Data items:
+-------+

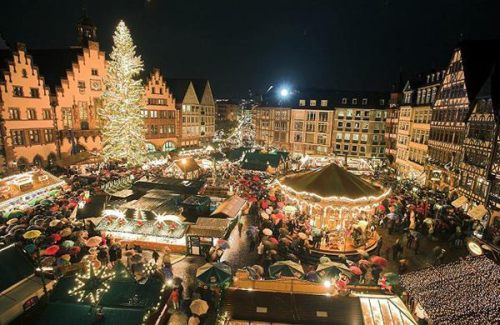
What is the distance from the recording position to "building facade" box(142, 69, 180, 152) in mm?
45750

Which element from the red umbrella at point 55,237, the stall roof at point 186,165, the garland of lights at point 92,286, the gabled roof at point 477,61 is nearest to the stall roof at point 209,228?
the red umbrella at point 55,237

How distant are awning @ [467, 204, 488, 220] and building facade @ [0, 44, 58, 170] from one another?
1694 inches

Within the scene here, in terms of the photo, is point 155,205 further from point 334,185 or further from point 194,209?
point 334,185

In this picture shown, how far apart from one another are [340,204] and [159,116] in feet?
119

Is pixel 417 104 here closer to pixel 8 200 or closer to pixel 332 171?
pixel 332 171

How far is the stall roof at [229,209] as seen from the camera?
19828mm

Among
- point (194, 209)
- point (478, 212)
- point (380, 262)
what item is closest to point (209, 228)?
point (194, 209)

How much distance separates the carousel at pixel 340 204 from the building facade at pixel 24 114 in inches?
1141

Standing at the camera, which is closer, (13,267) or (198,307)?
(13,267)

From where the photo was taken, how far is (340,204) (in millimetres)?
20000

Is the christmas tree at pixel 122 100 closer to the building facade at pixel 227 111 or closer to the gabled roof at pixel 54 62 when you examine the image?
the gabled roof at pixel 54 62

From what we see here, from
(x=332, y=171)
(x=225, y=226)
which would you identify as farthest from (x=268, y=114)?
(x=225, y=226)

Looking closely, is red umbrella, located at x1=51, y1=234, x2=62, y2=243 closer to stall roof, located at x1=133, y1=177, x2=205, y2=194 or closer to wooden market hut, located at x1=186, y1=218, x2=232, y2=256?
wooden market hut, located at x1=186, y1=218, x2=232, y2=256

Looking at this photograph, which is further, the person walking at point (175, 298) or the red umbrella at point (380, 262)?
the red umbrella at point (380, 262)
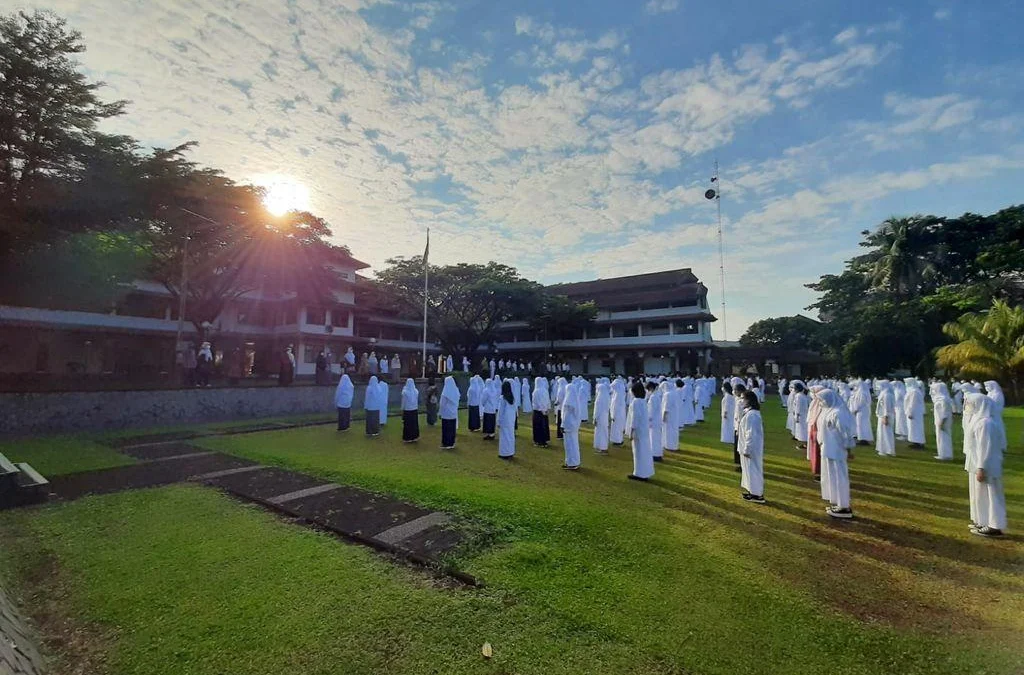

+-------+

**EXERCISE TASK**:
Swap "carousel" for "merry-go-round" in the lines above and reproduce them with everything else unchanged. Omit the pictures from your output.

**COMPLETED EXERCISE**:
What is the distance from the recording position to "building facade" box(142, 69, 180, 152) in mm?
45750

Which element from the red umbrella at point 55,237, the stall roof at point 186,165, the garland of lights at point 92,286, the gabled roof at point 477,61 is nearest to the stall roof at point 209,228?
the red umbrella at point 55,237

How distant are awning @ [467, 204, 488, 220] and building facade @ [0, 44, 58, 170] from one another?
1694 inches

Within the scene here, in terms of the photo, is point 155,205 further from point 334,185 or further from point 194,209?
point 334,185

In this picture shown, how far apart from one another are [340,204] and [159,116] in feet?
119

Is pixel 417 104 here closer to pixel 8 200 or closer to pixel 332 171?
pixel 332 171

How far is the stall roof at [229,209] as seen from the camera?
19828mm

Among
- point (194, 209)
- point (478, 212)
- point (380, 262)
what item is closest to point (209, 228)?
point (194, 209)

How much distance separates the merry-go-round at pixel 340 204 from the building facade at pixel 24 114 in inches?
1141

Standing at the camera, which is closer, (13,267) or (198,307)?
(13,267)

From where the photo was taken, how far is (340,204) (in millimetres)?
20000

Is the christmas tree at pixel 122 100 closer to the building facade at pixel 227 111 or closer to the gabled roof at pixel 54 62 when you examine the image?
the gabled roof at pixel 54 62

From what we see here, from
(x=332, y=171)
(x=225, y=226)
which would you identify as farthest from (x=268, y=114)?
(x=225, y=226)

Looking closely, is red umbrella, located at x1=51, y1=234, x2=62, y2=243 closer to stall roof, located at x1=133, y1=177, x2=205, y2=194 or closer to wooden market hut, located at x1=186, y1=218, x2=232, y2=256?
wooden market hut, located at x1=186, y1=218, x2=232, y2=256

Looking at this photograph, which is further, the person walking at point (175, 298) or the red umbrella at point (380, 262)?
the red umbrella at point (380, 262)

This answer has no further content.